RECORD EXCERPTS:
_____

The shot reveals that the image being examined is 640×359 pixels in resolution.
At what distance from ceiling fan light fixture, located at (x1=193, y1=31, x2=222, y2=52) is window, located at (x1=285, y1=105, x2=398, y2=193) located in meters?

_____

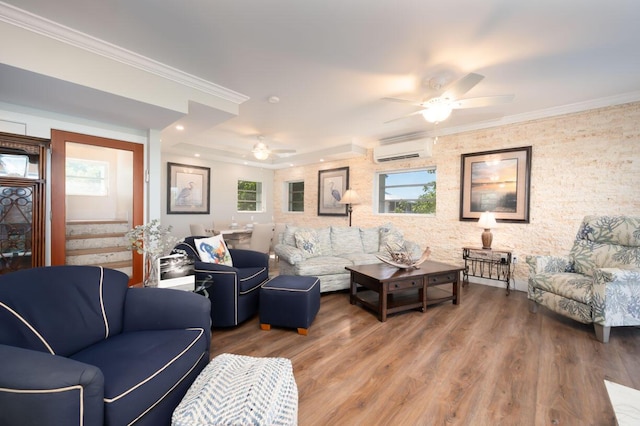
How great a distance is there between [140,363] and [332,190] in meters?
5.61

_____

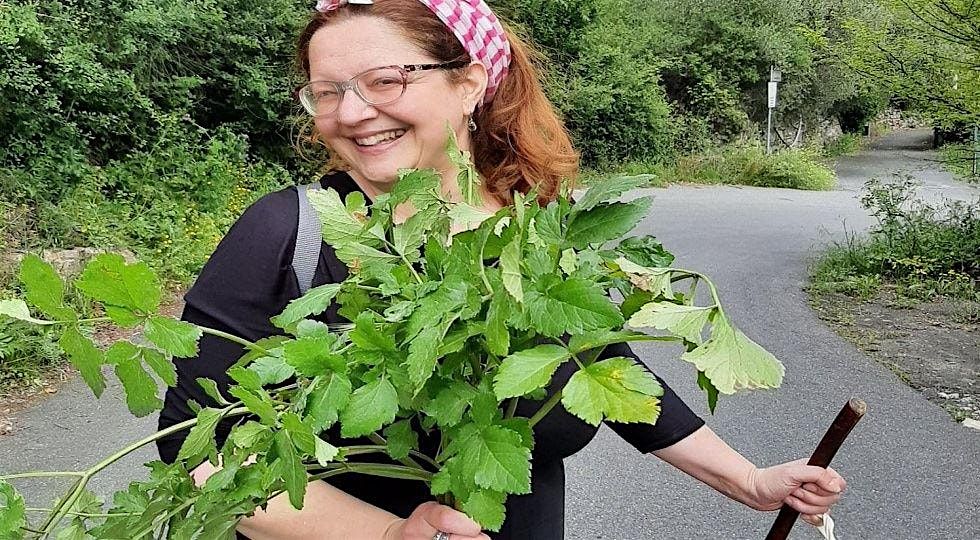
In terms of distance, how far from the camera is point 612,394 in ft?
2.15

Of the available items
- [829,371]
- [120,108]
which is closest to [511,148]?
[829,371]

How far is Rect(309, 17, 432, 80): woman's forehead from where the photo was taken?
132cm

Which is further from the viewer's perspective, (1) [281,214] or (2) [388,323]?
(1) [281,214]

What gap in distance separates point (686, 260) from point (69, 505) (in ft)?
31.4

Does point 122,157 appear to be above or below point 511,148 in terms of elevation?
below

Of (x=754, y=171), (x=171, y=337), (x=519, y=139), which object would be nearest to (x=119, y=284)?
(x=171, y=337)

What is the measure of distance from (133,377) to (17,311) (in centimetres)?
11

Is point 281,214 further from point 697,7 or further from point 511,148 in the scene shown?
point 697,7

_____

GOAL:
Report every line of the material above that contains the word "from", copying each such line in full.

COMPLETED EXERCISE:
At what distance from ceiling fan light fixture, located at (x1=193, y1=31, x2=222, y2=52) is window, located at (x1=285, y1=105, x2=398, y2=193) located in meters?
In terms of distance, how far from the camera is point 612,394 in ft?
How far is Rect(309, 17, 432, 80): woman's forehead from where the photo was taken?
Which is further from the viewer's perspective, (1) [281,214] or (2) [388,323]?
What gap in distance separates point (686, 260) from point (69, 505) (in ft)?
What is the measure of distance from (133,377) to (17,311) (in centimetres)?
Is point 281,214 further from point 697,7 or further from point 511,148 in the scene shown?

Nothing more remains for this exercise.